In their book Why Men Don’t Listen and Women Can’t Read Maps: How We’re Different and What to Do About It, Allan and Barbara Pease explain the way most men and women are going at problem solving as fundamentally opposite:
- Women start with a core solution and then add to it until it reaches an appropriate satisfaction level.
- Men start with a broader view and chop out things until they get to the core solution.
A good analogy would be that women approach problem solving like artist deal with clay, while men a have more of a sculptor approach.
Interestingly enough, in this September 2010 post, Seth Godin writes:
Step one: Open all doors. Learn a little about a lot. Consider as many options as possible, then add more.
Step two: Relentlessly dismiss, prune and eliminate. Choose. Ship.

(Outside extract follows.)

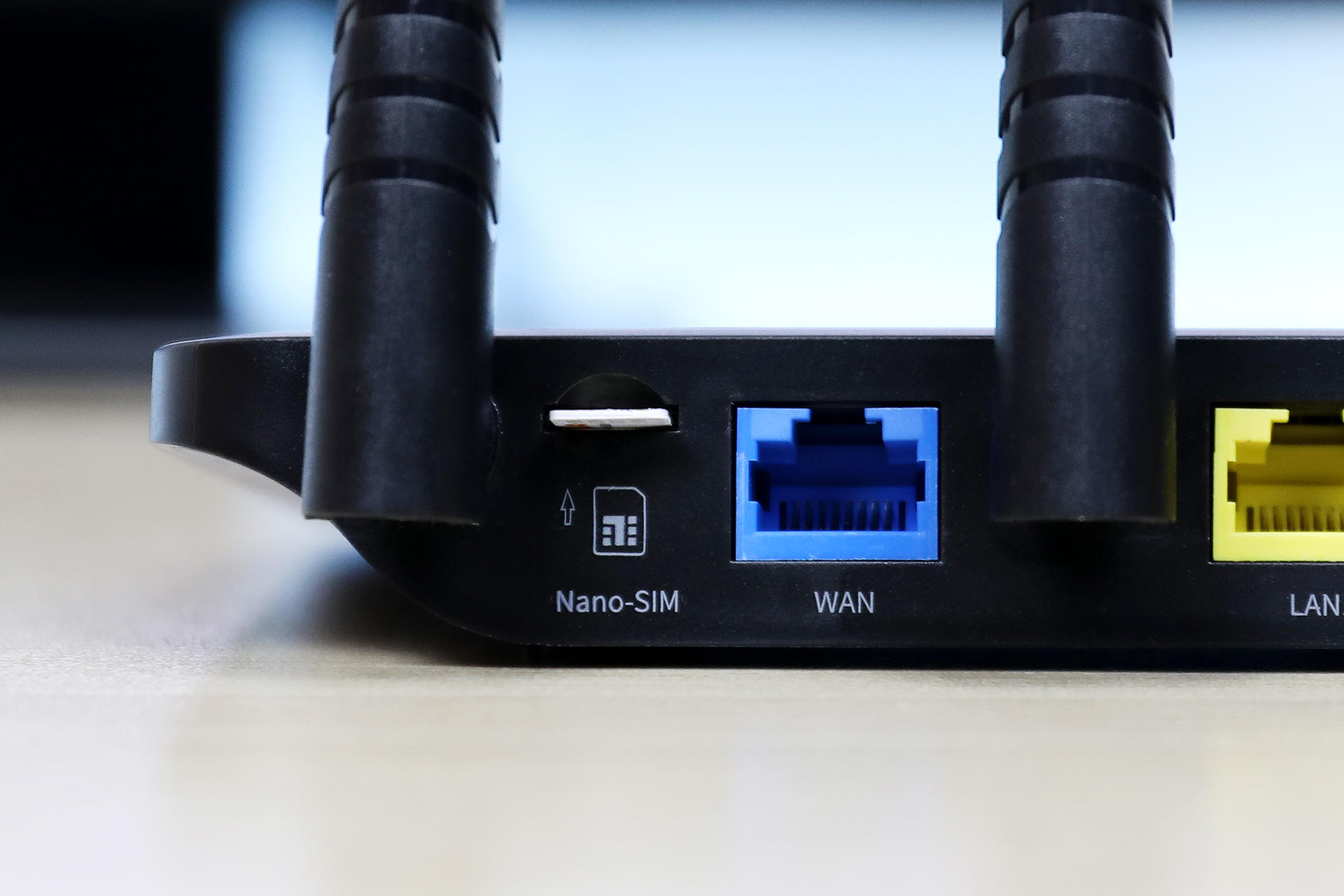 即插即用不需要驱动程序,蒲公英x4c对比华为b311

The problem most people run into is that they mix the steps and confuse them. During step one, they aren’t open enough, aren’t willing enough to consider the impossible. And then, in step two, fear of shipping kicks in and they stay open too long, hold on to too many options and hesitate.
Simple doesn’t always mean easy.
Combining the Pease’s theory with Seth’s this looks like to develop and ship a successful product, a woman should be in charge of product planning, a man in charge of product management (if we’re talking marketing) ; or a woman in charge of feature planning and a man in charge of project delivery management (if we’re talking product development).